“辛随,你怎麼運氣這麼好啊?”
小何少爺好像已經全然忘記了他和辛随的緣分本身就起源于對方逆天的好運氣了,他又自言自語地重複了一遍:“對哦,你總是很幸運。”
辛随被他這副可憐得不行的委屈樣逗笑了,說:“這樣不好嗎?”
他就搖頭,但很快又點點頭,兩人抱着一大堆布娃娃走出商場,在衆人豔羨的目光裡,繼續小聲地講:“那你像今天這樣不開心的時候,我還可以給你一些什麼呢?”
辛随腳步一頓,轉頭看去,何景樂目光清明無比,隻是眼睫卻溫和地垂落下來,看上去真的在為此而苦惱,他看何景樂,何景樂看地,兩人短暫沉默了一下,前者才歎道:“該笨的時候怎麼還聰明上了?”
何景樂誤解了他的意思,很快地說:“我沒,我就是希望你每天高興,不要總是為小事兒煩心。辛随,每個人都有自己的秘密,我理解,你不想說,我也不會問——”
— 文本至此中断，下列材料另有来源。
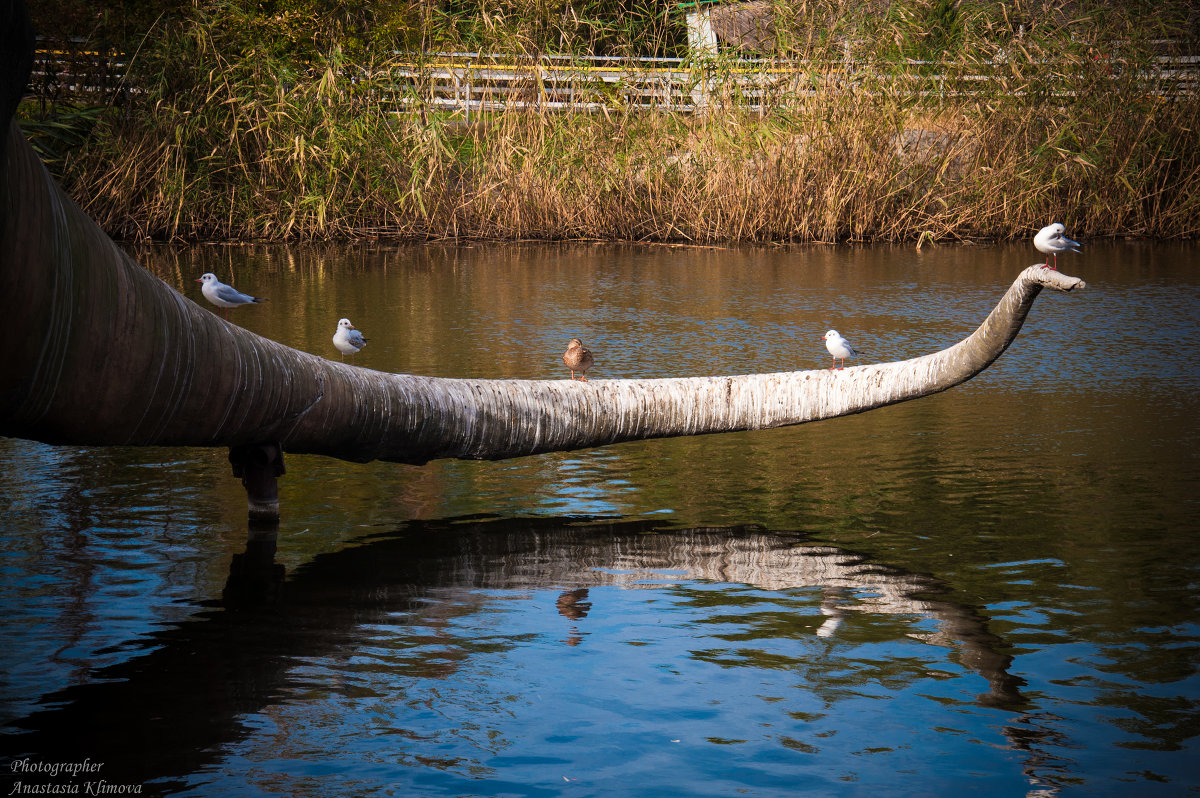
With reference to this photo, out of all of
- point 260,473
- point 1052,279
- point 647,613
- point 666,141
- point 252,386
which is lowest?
point 647,613

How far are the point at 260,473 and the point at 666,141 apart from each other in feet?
41.1

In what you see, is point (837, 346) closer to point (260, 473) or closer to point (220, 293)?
point (260, 473)

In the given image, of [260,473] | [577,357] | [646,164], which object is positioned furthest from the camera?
[646,164]

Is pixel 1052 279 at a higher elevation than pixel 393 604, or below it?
higher

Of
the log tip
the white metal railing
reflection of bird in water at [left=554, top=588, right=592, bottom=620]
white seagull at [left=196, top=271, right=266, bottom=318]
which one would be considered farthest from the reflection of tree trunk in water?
the white metal railing

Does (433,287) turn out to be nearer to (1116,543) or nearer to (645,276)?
(645,276)

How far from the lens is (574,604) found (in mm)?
4820

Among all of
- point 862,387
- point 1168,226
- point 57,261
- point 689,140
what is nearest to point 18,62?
point 57,261

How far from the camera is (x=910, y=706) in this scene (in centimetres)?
388

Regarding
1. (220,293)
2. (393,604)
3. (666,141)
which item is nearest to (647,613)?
(393,604)

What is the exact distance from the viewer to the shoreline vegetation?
1712cm

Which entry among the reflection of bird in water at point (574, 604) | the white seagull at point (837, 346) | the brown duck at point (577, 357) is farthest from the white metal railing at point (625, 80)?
the reflection of bird in water at point (574, 604)

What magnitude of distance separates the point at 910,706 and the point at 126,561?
3.24 metres

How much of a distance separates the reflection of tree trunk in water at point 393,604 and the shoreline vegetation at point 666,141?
39.4 feet
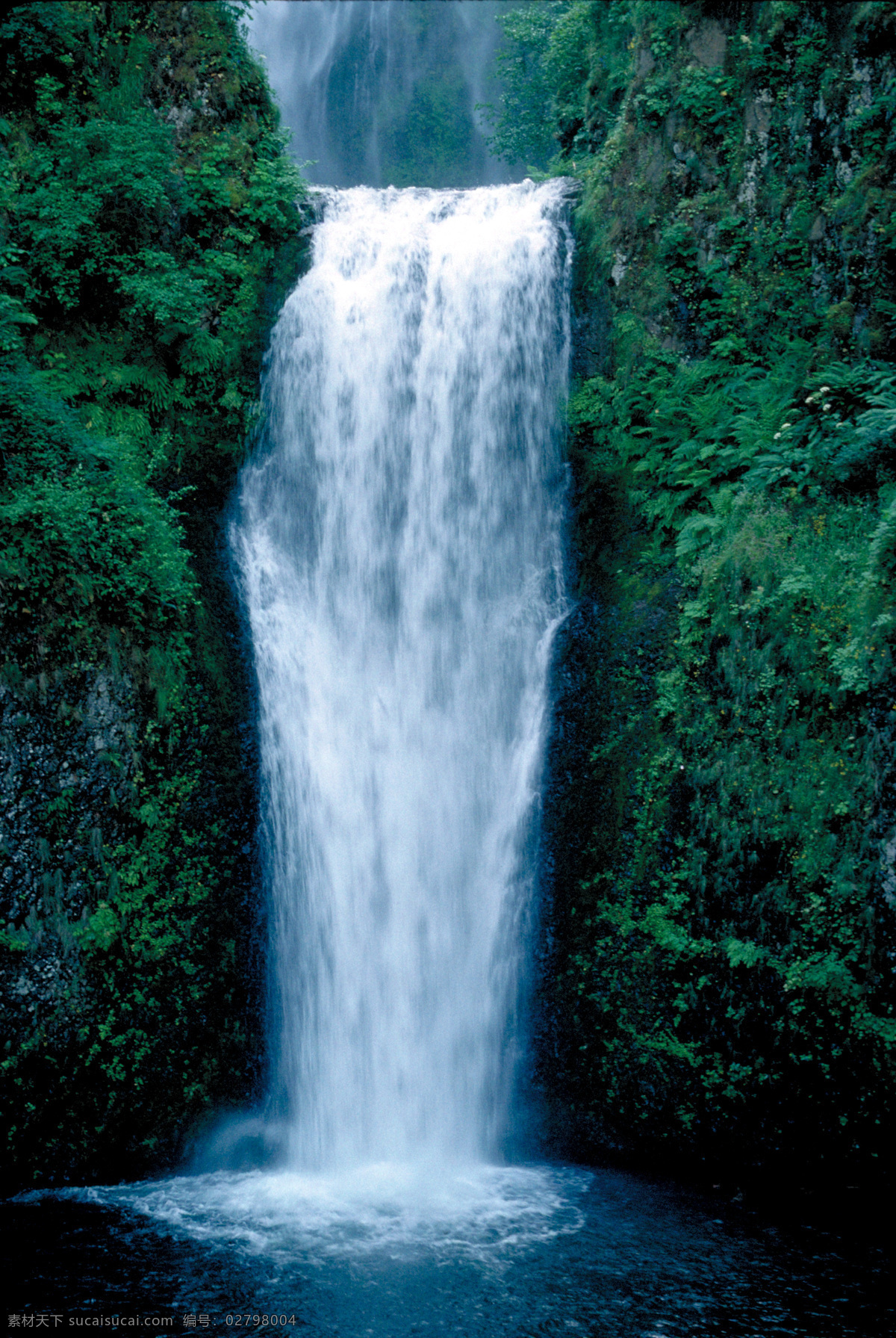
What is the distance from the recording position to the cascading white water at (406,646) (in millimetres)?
8648

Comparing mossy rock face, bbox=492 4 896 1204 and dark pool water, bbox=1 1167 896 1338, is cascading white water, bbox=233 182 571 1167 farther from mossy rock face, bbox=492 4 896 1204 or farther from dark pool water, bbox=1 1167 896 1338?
dark pool water, bbox=1 1167 896 1338

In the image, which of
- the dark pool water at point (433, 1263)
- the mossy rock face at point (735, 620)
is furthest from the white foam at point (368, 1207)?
the mossy rock face at point (735, 620)

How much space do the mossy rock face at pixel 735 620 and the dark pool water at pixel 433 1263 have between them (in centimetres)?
92

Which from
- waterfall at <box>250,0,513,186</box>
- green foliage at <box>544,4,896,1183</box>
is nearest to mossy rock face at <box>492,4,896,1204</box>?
green foliage at <box>544,4,896,1183</box>

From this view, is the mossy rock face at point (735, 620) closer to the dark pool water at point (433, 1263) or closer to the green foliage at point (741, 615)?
the green foliage at point (741, 615)

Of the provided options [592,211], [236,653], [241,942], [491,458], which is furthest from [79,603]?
[592,211]

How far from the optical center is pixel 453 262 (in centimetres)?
1117

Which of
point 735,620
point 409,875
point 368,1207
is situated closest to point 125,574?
point 409,875

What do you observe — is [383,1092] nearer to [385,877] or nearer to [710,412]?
[385,877]

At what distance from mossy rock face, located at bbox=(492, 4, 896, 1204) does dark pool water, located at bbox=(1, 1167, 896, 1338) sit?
3.03ft

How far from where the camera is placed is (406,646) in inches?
387

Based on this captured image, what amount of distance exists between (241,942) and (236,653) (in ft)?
9.57

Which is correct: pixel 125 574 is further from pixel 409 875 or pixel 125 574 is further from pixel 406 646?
pixel 409 875

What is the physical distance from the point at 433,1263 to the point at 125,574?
6303 millimetres
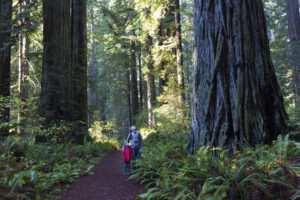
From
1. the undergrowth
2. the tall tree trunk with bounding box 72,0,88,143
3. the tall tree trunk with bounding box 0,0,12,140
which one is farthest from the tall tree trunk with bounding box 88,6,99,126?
the undergrowth

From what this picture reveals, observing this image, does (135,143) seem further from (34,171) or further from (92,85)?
(92,85)

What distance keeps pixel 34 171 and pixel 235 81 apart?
4544mm

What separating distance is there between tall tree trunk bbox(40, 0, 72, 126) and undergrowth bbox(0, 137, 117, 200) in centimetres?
140

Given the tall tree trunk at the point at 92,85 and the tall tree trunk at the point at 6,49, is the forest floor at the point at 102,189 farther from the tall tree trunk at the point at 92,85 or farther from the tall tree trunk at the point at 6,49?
the tall tree trunk at the point at 92,85

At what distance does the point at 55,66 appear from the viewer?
889 cm

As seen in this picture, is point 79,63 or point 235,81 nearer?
point 235,81

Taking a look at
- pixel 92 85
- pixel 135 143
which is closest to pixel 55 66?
pixel 92 85

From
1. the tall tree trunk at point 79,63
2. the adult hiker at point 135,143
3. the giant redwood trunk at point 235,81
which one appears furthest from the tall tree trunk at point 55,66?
the giant redwood trunk at point 235,81

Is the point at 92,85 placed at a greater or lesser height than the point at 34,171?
greater

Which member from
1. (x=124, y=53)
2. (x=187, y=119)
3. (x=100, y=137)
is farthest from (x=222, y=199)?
(x=124, y=53)

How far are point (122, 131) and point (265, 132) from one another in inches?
1170

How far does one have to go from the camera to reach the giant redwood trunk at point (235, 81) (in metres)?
4.21

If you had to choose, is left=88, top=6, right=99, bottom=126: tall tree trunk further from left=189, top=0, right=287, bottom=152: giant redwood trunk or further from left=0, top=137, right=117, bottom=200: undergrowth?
left=189, top=0, right=287, bottom=152: giant redwood trunk

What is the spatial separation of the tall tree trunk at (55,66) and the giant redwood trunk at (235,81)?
615 centimetres
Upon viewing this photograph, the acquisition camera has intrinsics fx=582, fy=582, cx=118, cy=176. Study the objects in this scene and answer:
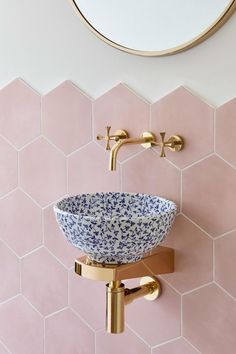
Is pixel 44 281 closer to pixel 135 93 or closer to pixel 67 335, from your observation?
pixel 67 335

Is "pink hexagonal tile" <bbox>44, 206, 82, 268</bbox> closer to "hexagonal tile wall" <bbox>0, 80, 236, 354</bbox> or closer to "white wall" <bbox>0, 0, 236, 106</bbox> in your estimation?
"hexagonal tile wall" <bbox>0, 80, 236, 354</bbox>

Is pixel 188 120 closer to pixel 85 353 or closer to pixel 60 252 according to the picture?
pixel 60 252

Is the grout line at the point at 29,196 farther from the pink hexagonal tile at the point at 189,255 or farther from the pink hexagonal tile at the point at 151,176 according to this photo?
the pink hexagonal tile at the point at 189,255

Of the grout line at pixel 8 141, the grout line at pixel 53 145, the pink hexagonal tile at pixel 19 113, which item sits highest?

“那要是我想告訴你呢?”辛随突然打斷他,目光灼灼地反問。
“不,别勉強,我知道你不想說。”
“……”一生要強的華國男人來勁了,辛随道,“不,我就是想說。”
“不,你不想。”
“我就要說!”
“啊不聽不聽不聽!”何景樂拿手上倆玩具熊塞耳朵。
深夜的小路上,他倆跟神經病似的你來我往鬥了不下五個回合,把人家一樓後院裡睡得正香的狗氣得汪汪直叫,場面突然變得一點也不适合談心了,又過一會兒,辛随轉過頭,手背抵着唇,無聲地笑了。
何景樂也意識到他們倆的對話好像走上了一條未曾設想的道路,于是咕哝着把手放下來,自己還挺不樂意:“我這不是充分尊重你的隐私麼?”
“倒也不用這麼尊重,你不說我還以為你在拿我練相聲。”
辛随還在笑,他拉着何景樂繼續慢慢往前走,到了十字街口,很突然地說:“今天那女生叫季先。”
話題變得太過突兀,何景樂愣了一下,才将這個名字和今晚的那個人聯系在一起,他不再說話了,隻點了個頭,表示自己在聽;但辛随卻很長時間沒說下一句,于是他忍不住問:“季先,然後呢?”
袒露過去并不是辛學長的強項,他斟詞酌句,每句話都間隔很久:“……季先和我是很多年的同學,我們高中起關系就一直都不錯,後來進了大學,有次參加比賽,她先一步提交我的創意,拿了第一名。”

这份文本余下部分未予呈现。